Jam sudah menunjukkan pukul lima waktu setempat, aku bergegas mandi dan berkemas untuk ke pantai.

Sekadar menenangkan pikiranku yang akhir-akhir ini sangat disibukkan dengan jadwal kerja yang terlalu padat.

Aku duduk di café yang terletak di tepi pantai. Tempat duduknya menghadap ke laut lepas.

Aku memandang laut lepas sambil menikmati secangkir kopi hangat yang terasa sungguh nikmat.

Dikejauhan, aku melihat seorang gadis yang sedang duduk menikmati pemandangan yang tersaji didepannya.

Aku memperhatikan, dari tadi gadis tersebut tidak beranjak dari duduknya.

Sepertinya, dia tidak terganggu dengan orang yang berlalu lalang di sekitarnya.

Aku memutuskan untuk berjalan menuju kesana.

“Boleh duduk disini?” tanyaku.

“Silahkan!” ucapnya dengan menganggukkan kepalanya sambil menoleh ke arahku.

Aku sedikit terkejut melihat wajahnya, ternyata gadis tersebut adalah gadis yang kulihat di restoran dan yang menabrakku di Gramedia beberapa hari yang lalu.

Gadis yang telah menyita perhatianku seminggu ini. Aku tersenyum penuh kebahagiaan, sepertinya, Tuhan menjawab do’aku untuk dipertemukan kembali dengannya.

“hmmm, pemandangan yang bagus!” ucapku sambil menatap ke tengah laut lepas.

“Ya. Sangat bagus malahan,” timpalnya tanpa menoleh kepadaku.

“Sering kesini?” aku menambahkan.

“Nggak terlalu sering, tapi lumayan seringlah!” jawabnya.
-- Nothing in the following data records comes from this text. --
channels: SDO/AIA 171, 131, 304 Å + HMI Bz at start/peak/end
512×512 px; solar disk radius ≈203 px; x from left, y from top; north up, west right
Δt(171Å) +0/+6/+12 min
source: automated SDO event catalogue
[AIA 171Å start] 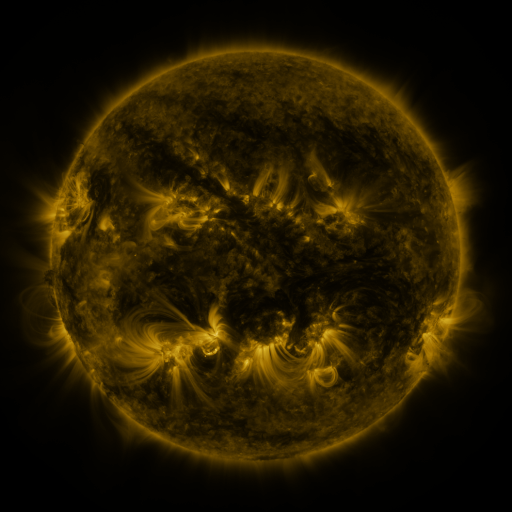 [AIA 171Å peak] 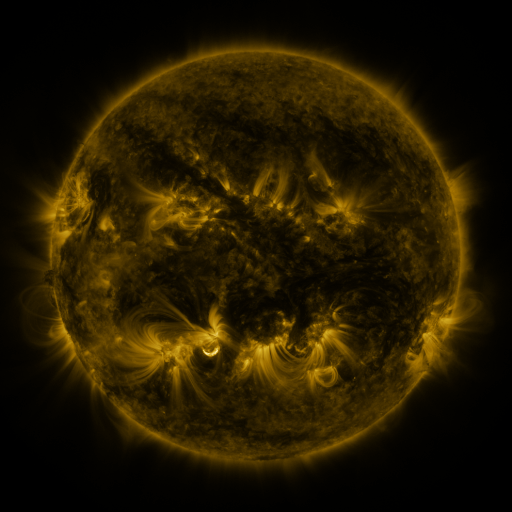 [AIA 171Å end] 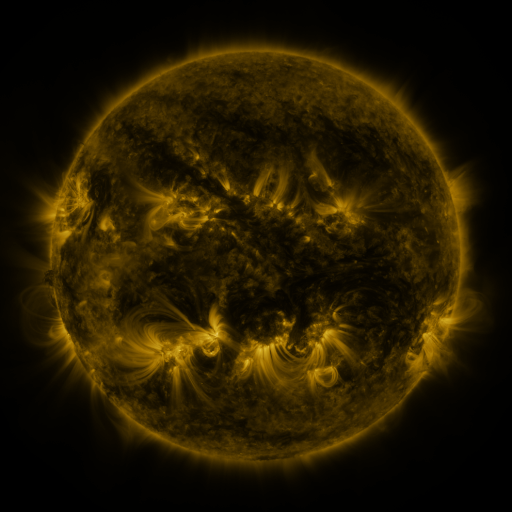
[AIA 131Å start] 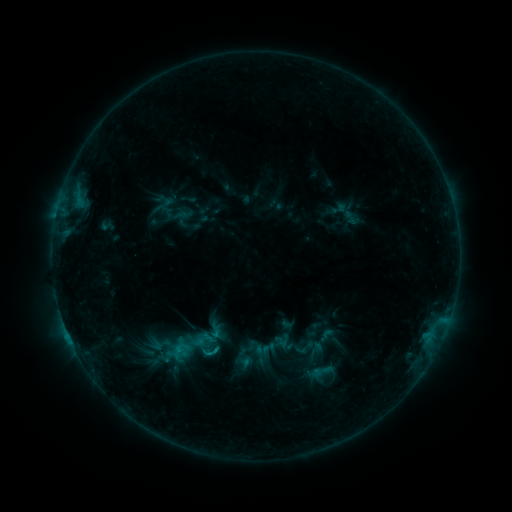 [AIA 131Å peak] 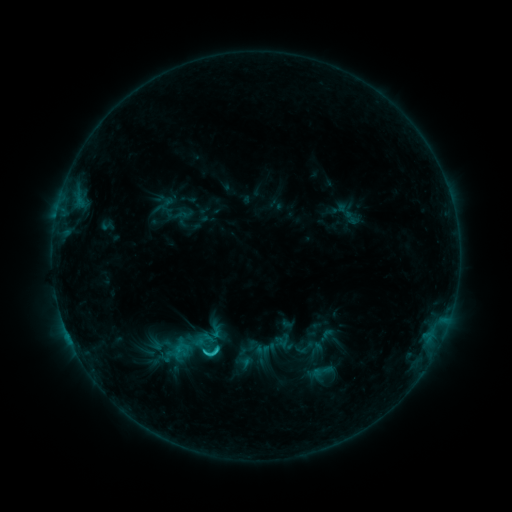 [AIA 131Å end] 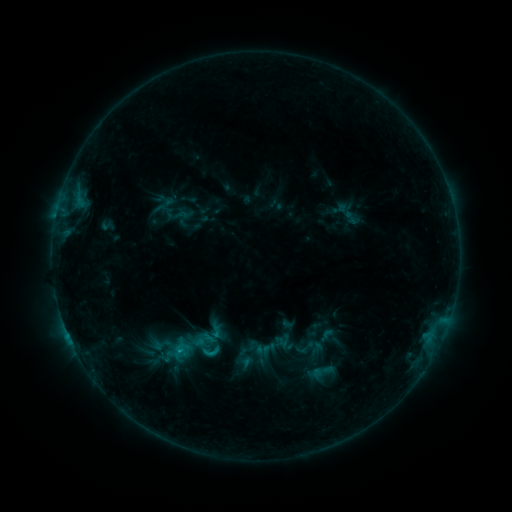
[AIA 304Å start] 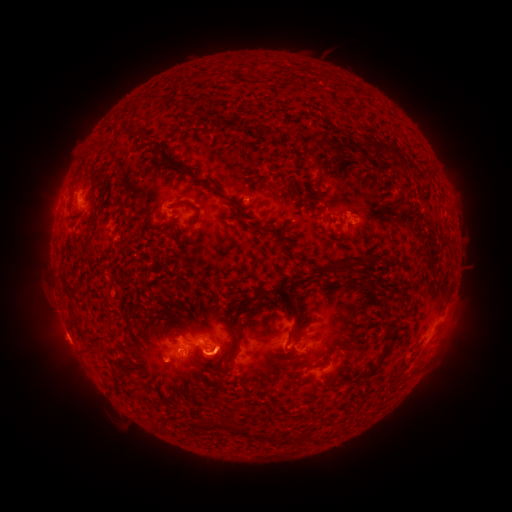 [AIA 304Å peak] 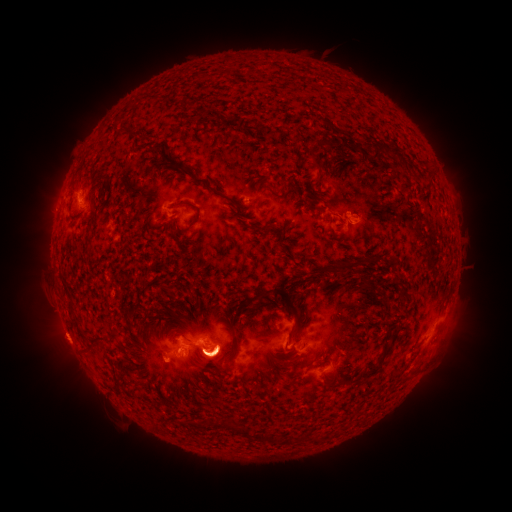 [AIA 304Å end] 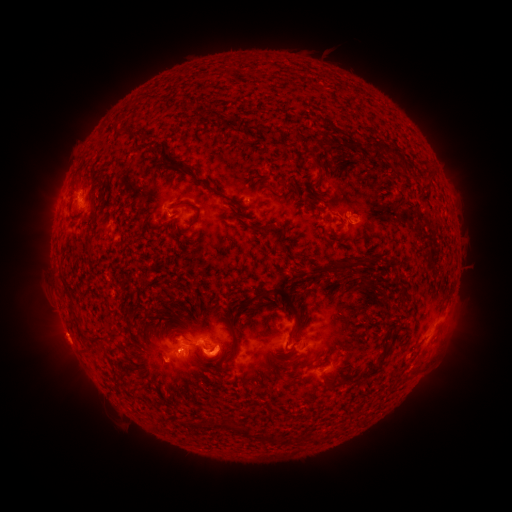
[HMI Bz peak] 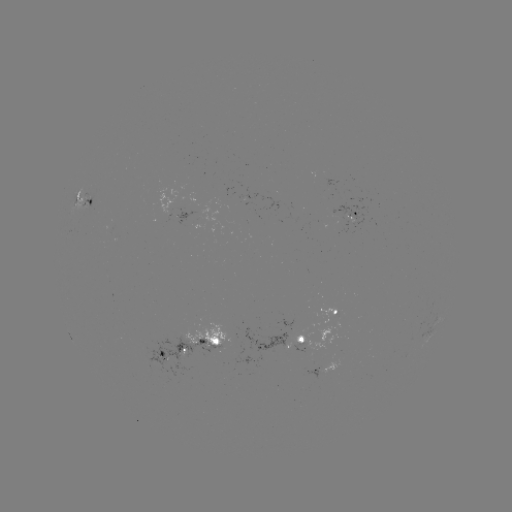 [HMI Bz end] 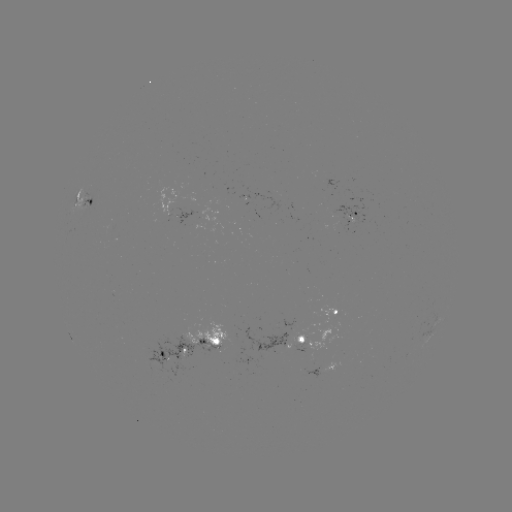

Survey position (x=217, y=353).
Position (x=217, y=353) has eruption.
“Maksudnya?” jawaban ambigunya membuatku bertanya lebih lanjut.

“Forget it!” jawabnya sambil tertawa dengan lesung pipinya yang terlihat sangat jelas.
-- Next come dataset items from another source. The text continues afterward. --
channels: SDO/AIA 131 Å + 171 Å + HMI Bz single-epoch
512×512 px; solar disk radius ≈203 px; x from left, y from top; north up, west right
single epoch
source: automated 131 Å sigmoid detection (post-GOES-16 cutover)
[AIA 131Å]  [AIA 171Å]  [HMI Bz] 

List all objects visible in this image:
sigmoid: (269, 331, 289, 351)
Untuk sepersekian detik lamanya, aku cukup terpesona dengannya.

”Oh, Tuhan, sepertinya gadis ini akan mengalihkan duniaku!” hatiku menjerit.

Akhirnya, akupun bisa berkenalan dengan gadis yang telah menyita waktu akhir-akhir ini.

Yang kuketahui bernama Sakia Rahayu. Katanya dia biasa dipanggil Ara.

Akan tetapi, aku lebih suka dengan panggilan Kiara. Menurutku, Ara terlalu feminim untuk penampilannya yang agak tomboy.